Reality and ideals collide and I must choose. Will I cling to my ideals and grow bitter toward the people in my life, or will I see reality for what it is? Will I lay down my desire for a perfect world in order to live with and love imperfect people? Or will I live the cold ideal–beautiful, but like an iceberg–sterile, serene, uninhabitable?

Coming home

September 10th, 2005

Returning from retreats is always melancholy for me. So much has changed in a brief amount of time–Now I must see how much of that change will last.

I meet new people, develop relationships. At the end of the week or weekend or whatever, we feel as close as any two pals can be. But now we’re back. Now the context is completely different. We all have our own sets of friends; we all have our own schedules, our own worries. All those things that, set aside, enabled us to have a relationship on a retreat, are now back at full force.

Walking around campus, I spot a familiar face surrounded by a group of unfamiliar faces. Do I smile, wave, go up and say Hi? I’m nervous. This is a new context. I’m not sure what to make of it. What f I’m an embarrassment in front of their friends? What if they’re too busy to talk with me? Now that they have their own friends, their own schedules, their own lives, maybe I’m not needed anymore.

Don’t mistake my words, there are plenty of people I’ve grown close to on retreats that I’m still friends with today. Week in the Word was a prime example–anytime I see girls from there or they see me, we rush across the room to say Hi. We ask how it’s going, sit around and chat for awhile. We’re still friends, not uncomfortable around each other. Still, it’s not the close-forged friendship of mutual experience that was formed on the retreat. Instead, we’re catching up on each others’ lives, lives we haven’t been a part of for a while.
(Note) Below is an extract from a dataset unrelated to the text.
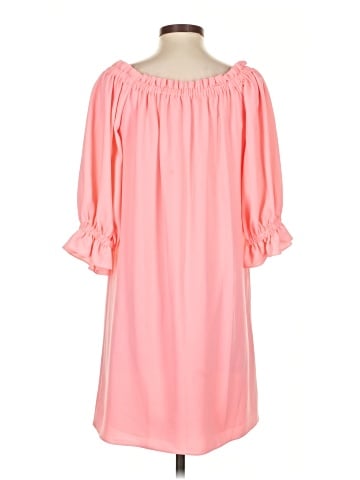 Trina Turk Casual Dress (view 2)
I’ve always been somewhat of a loner, but I keep busy enough that I rarely recognize loneliness. Retreats, however, bring that out. It’s when I get back from a retreat that I long for a girlfriend that I can bare my soul to and she to me. It’s when I get back from a retreat that I long to have friends I can just call up and hang out with. It’s when I get back from a retreat that I wish I could count guys as everyday friends.

But I’m back and it’s busy again. Awkwardness keeps me from following through on what I want. Inertia kicks in and I do nothing to develop those friendships. I don’t even know how to develop friendships–and learning takes work. So returning from retreats can be melancholy for me.